Pour l'instauration de tests de dépistage de stupéfiants obligatoires pour les élus et membres de l'exécutif
Initiative citoyenne
Pour l'instauration de tests de dépistage de stupéfiants obligatoires pour les élus et membres de l'exécutif
Nous, citoyennes et citoyens français, demandons l'instauration par la loi de tests de dépistage obligatoires de l'usage de stupéfiants pour l'ensemble des élus de l'Assemblée nationale, du Sénat, ainsi que pour les membres de l'exécutif, y compris le Président de la République, les membres du Gouvernement et les collaborateurs directs disposant de pouvoirs de décision.
Un principe d'égalité devant la loi bafoué
En France, le cadre légal impose déjà des tests de dépistage de stupéfiants à de nombreux professionnels dont les fonctions engagent la sécurité d'autrui : conducteurs de trains (SNCF), pilotes et contrôleurs aériens, sapeurs-pompiers, conducteurs de transports en commun, personnels des industries à risques (nucléaire, chimique), forces de l'ordre, et bien d'autres encore.
Ces professions sont soumises à des contrôles parce que leur exercice présente des risques d'insécurité pour le salarié lui-même, les clients ou les tiers, et que la prise de stupéfiants altère les gestes mais aussi les facultés cognitives.
Or, les élus de la Nation et les membres de l'exécutif exercent des fonctions autrement plus impactantes sur l'ensemble de la population française et sur l'avenir du pays. Leurs décisions engagent des millions de citoyens, des milliards d'euros de finances publiques, et la sécurité nationale.

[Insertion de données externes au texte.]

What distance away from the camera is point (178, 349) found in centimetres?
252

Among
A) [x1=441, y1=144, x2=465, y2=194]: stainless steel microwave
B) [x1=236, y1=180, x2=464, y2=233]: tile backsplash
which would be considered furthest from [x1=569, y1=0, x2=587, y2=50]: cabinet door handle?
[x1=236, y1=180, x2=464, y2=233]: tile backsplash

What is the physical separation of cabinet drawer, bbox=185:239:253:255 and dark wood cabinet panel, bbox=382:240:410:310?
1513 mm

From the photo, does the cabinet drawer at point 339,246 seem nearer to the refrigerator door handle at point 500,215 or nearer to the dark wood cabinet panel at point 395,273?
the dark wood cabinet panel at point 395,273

Au nom de quel principe seraient-ils exemptés des exigences imposées à un conducteur de bus ou à un agent de sécurité ferroviaire ?
Une exigence de responsabilité et d'exemplarité
La démocratie repose sur la confiance des citoyens envers leurs représentants. Cette confiance implique que ceux qui exercent le pouvoir de légiférer, de gouverner, de décider de la guerre ou de la paix, soient en pleine possession de leurs facultés cognitives et physiques.
Nous ne demandons pas de stigmatiser ou de punir, mais d'appliquer aux détenteurs du pouvoir public les mêmes standards de responsabilité que ceux exigés des travailleurs dont ils votent les lois.
Ce que nous demandons
1. La mise en place de tests de dépistage de stupéfiants, aléatoires et réguliers, pour tous les parlementaires (députés et sénateurs) en exercice.
2. Des tests obligatoires pour les membres du Gouvernement et du cabinet présidentiel.
3. Des tests systématiques, à l'entrée en fonctions, pour toute personne prenant un mandat ou une charge exécutive nationale.
4. La publication des résultats agrégés (anonymisés) dans un rapport annuel transmis à la Haute Autorité pour la Transparence de la Vie Publique (HATVP).
5. L'adoption d'une loi organique encadrant ces dispositions, respectant les principes constitutionnels tout en garantissant l'exemplarité républicaine.
Des conséquences à la hauteur des responsabilités exercées
L'instauration de ces tests ne saurait être symbolique. Tout résultat positif dûment confirmé par contre-expertise médicale devra entraîner :
- La suspension immédiate du mandat ou des fonctions exercées, dans l'attente de la contre-expertise ;
- En cas de confirmation du résultat positif, la déchéance du mandat ou la cessation des fonctions gouvernementales, prononcée selon les modalités prévues par une loi organique ;
- Une inéligibilité temporaire d'une durée minimale de cinq ans à tout mandat électif national ou local, ainsi qu'à toute fonction gouvernementale ;
- L'obligation de suivre un programme de prise en charge par un addictologue certifié, dont la complète exécution pourrait ouvrir droit, à l'issue de la période d'inéligibilité, à la levée de cette interdiction.
Ces dispositions s'inspirent directement du principe appliqué dans les professions réglementées : un conducteur de train contrôlé positif est immédiatement écarté de son poste et peut perdre définitivement son aptitude professionnelle.
La République ne peut exiger moins de ceux qui la gouvernent.